Oder wenn das Trauma in der Kindheit passiert ist, können Sie sich vorstellen, als Erwachsener dabei zu sein und sich selbst zu trösten. Der Hypnotherapeut führt Sie durch eine Entspannungstechnik, um geistigen und körperlichen Stress zu reduzieren. Hypnotherapie kann eine wirksame Behandlungsoption für Patienten mit PTSD-Symptomen sein, insbesondere wenn sie als Ergänzung zu anderen Behandlungen wie Psychotherapie, Gruppentherapie oder Medikamenten eingesetzt wird. Eine Metaanalyse von sechs Studien zur Hypnotherapie ergab, dass Hypnotherapie die PTBS-Symptome des Eindringens und Vermeidens bei den Teilnehmern deutlich reduzierte. Unabhängig von der Art des Traumas erlebten die Teilnehmer, die Hypnotherapie erhielten, eine Verringerung ihrer Symptome. Einige Studien haben vielversprechende Ergebnisse zur Hypnose bei Angstzuständen im Zusammenhang mit medizinischen oder zahnärztlichen Eingriffen gezeigt, die Gesamtbeweislage ist jedoch nicht schlüssig.

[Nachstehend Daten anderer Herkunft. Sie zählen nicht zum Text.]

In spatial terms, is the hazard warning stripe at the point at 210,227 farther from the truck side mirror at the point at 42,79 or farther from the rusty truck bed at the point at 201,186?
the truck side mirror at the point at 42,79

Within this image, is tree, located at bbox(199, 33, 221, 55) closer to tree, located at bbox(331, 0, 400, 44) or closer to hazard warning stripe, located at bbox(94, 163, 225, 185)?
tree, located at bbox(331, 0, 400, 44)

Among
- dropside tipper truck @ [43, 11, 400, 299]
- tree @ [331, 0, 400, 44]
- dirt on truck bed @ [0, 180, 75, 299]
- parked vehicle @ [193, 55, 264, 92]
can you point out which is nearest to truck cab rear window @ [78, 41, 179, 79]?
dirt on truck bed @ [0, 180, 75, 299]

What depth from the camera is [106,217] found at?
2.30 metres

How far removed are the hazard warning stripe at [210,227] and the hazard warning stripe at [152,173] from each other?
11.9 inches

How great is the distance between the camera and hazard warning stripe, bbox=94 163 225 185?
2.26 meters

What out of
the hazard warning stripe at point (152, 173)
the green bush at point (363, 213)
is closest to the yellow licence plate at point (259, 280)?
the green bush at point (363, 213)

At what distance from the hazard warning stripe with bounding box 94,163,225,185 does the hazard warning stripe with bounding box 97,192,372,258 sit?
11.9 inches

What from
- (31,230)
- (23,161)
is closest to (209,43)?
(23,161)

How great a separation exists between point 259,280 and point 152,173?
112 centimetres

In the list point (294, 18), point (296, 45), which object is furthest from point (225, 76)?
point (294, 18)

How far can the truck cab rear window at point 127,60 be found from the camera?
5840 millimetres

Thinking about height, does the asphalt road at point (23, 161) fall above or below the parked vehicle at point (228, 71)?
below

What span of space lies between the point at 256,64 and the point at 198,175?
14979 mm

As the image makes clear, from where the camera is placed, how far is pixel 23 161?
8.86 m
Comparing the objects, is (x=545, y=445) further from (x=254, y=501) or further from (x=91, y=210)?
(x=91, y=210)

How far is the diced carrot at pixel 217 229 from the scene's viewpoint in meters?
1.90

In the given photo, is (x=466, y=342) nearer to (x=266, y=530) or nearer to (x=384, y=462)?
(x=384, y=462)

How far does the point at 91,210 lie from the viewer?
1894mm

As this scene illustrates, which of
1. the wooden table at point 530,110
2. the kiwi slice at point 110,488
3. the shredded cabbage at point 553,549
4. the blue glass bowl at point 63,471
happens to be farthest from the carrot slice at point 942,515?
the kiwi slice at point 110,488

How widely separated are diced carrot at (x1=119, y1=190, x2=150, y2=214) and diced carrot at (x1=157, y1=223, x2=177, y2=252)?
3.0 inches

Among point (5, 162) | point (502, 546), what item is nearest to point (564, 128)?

Die Vorschläge des Therapeuten hängen von der Erkrankung oder dem Verhalten ab, die Sie behandeln möchten. Hypnotherapie kann dabei helfen, unerwünschte oder ungesunde Gewohnheiten anzugehen und sie möglicherweise durch gesündere Verhaltensweisen zu ersetzen. Beispiele dafür sind die bessere Kontrolle von Schmerzen oder Angstzuständen oder die Anpassung negativer Gedankenmuster, die die Depressionssymptome verschlimmern könnten. Bei der Auswahl eines Hypnotiseurs ist zunächst die Qualifikation des Behandlers zu berücksichtigen. Suchen Sie nach einem zugelassenen Fachmann für psychische Gesundheit – beispielsweise einem Psychologen, Psychotherapeuten, einer psychiatrischen Krankenpflegerin, einem Berater, einem Sozialarbeiter oder einem Arzt –, der auch Hypnotherapeut ist. Es hilft nicht, dass psychische Erkrankungen und Behandlungen seit vielen Jahren mit Stigmatisierung durchsetzt sind, sodass Behandlungen wie Hypnose oder Elektrokrampftherapie in den Medien als sensationell und manchmal beängstigend dargestellt werden.